The headers under src/theia/sfm/estimators implement high-level estimators: they wrap minimal solvers (see Pose) inside sample-consensus loops using RansacParameters, RansacType, and related types from Ransac.

pyTheia: all bound estimators live on pytheia.sfm and return a tuple of the form (success, result, ransac_summary) (exact result type varies). Build RANSAC settings with pytheia.solvers.RansacParameters() and pass pytheia.sfm.RansacType (e.g. RANSAC, PROSAC, LMED, EXHAUSTIVE).

Correspondence types

  • 2D–3D: pytheia.sfm.FeatureCorrespondence2D3D (feature, world_point) — use normalized image coordinates when the header says so.
  • 2D–2D: pytheia.matching.FeatureCorrespondence (feature1, feature2) — normalized for essential / relative pose; centered (principal point at origin) for uncalibrated relative pose as noted below.
  • Multi-camera 2D–3D: pytheia.sfm.CameraAndFeatureCorrespondence2D3D (camera, observation, point3d) for rigid alignment across rigs.

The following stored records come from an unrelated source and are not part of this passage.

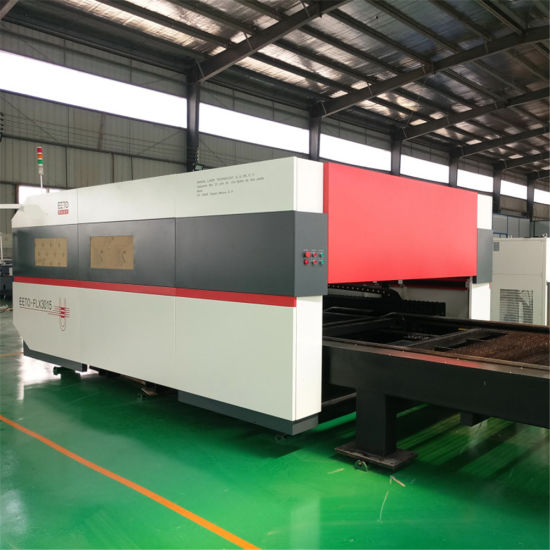 Third Generation 750W Raycus Fiber Laser Cutting Machine with Double Table pictures & photos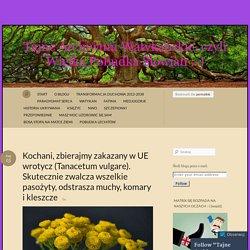 Kochani, zbierajmy zakazany w UE wrotycz (Tanacetum vulgare). Skutecznie zwalcza wszelkie pasożyty, odstrasza muchy, komary i kleszcze « Tajne Archiwum Watykańskie, czyli Wielka Pobudka Słowian :-)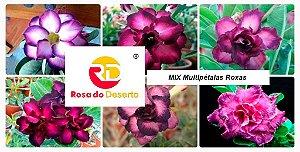 MIX com 5 sementes de flores dobradas e triplas roxa - Rinoa Chen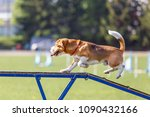 Stock photo beagle walking on dog walk in agility competition or training 1090432166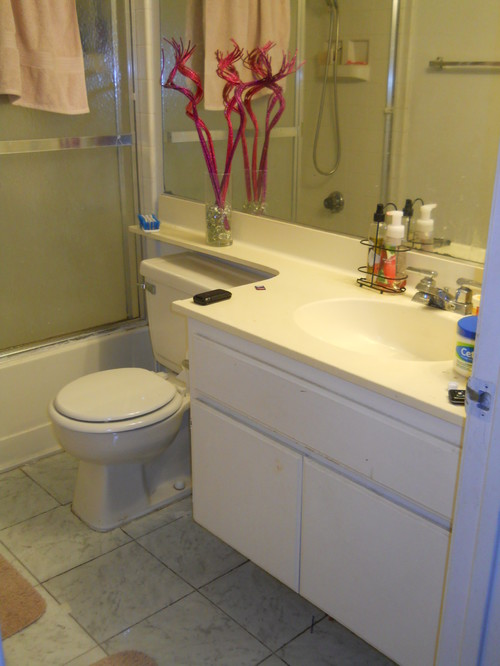 Need help on how to paint my bathroom for Need to remodel my bathroom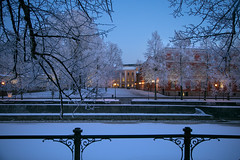 (LLOVGREEN) Tags: aurajoki river aura turku city varsinaissuomi åbo finland suomi winter snow snowy street streets riverside view tree trees wood woods park parks sunset sundown dusk bluehour ice icy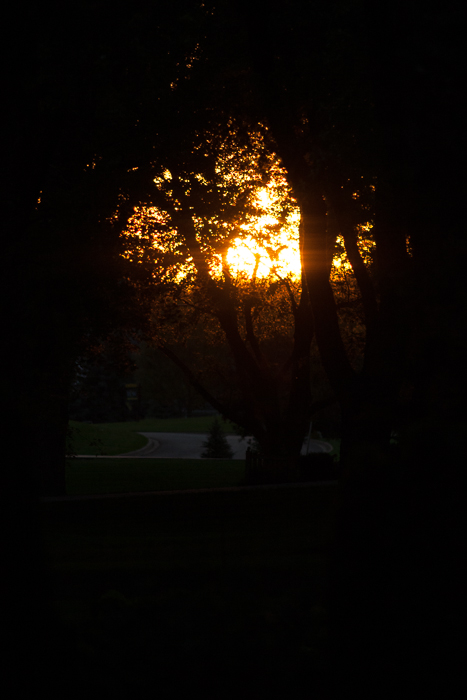 One downsides to living in a neighborhood with lots of big trees: This is as good as  it gets for sunsets. :)  Crystal Lake, IL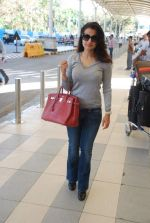 Amisha Patel snapped at airport, Mumbai on 16th Feb 2012 (5).JPG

How this relates to absolute vs relative pose

The same distinction as on the Pose page applies:

Kind Estimators Typical inputs Typical outputs
Absolute Calibrated / uncalibrated PnP, known orientation, rigid or similarity 2D–3D alignment 2D–3D matches (+ cameras for multi-view rig case) Camera pose, focal length, or world alignment transform
Relative / two-view Essential, fundamental, homography, relative pose, uncalibrated relative, known orientation 2D–2D matches \(E\), \(F\), \(H\), RelativePose, UncalibratedRelativePose, etc.
Other Triangulation, dominant plane Multi-view rays or 3D points 3D point, plane

Minimal closed-form solvers (five-point, eight-point, DLS PnP, …) are documented under Pose; this page is about the RANSAC-fronted APIs.


Absolute pose and 2D–3D alignment

EstimateCalibratedAbsolutePose

Header: estimate_calibrated_absolute_pose.h

Calibrated perspective-n-point with RANSAC. Correspondences must be normalized by intrinsics. Choose backend via PnPType: KNEIP, DLS, or SQPnP.

Returns: (success, CalibratedAbsolutePose, RansacSummary) — pose has rotation and position.


EstimateUncalibratedAbsolutePose

Header: estimate_uncalibrated_absolute_pose.h

Single focal length (shared \(f\) for \(K \sim \mathrm{diag}(f,f,1)\)) plus rotation and translation. Input correspondences normalized as for calibrated PnP.

Returns: (success, UncalibratedAbsolutePose, RansacSummary) — includes focal_length.


EstimateRadialDistUncalibratedAbsolutePose

Header: estimate_radial_dist_uncalibrated_absolute_pose.h

Uncalibrated absolute pose with one radial distortion parameter (division model), estimated with RANSAC / PROSAC / LMED / exhaustive sampling. Minimal sample size is four normalized 2D–3D correspondences (principal point at origin), same normalization as other PnP-style estimators.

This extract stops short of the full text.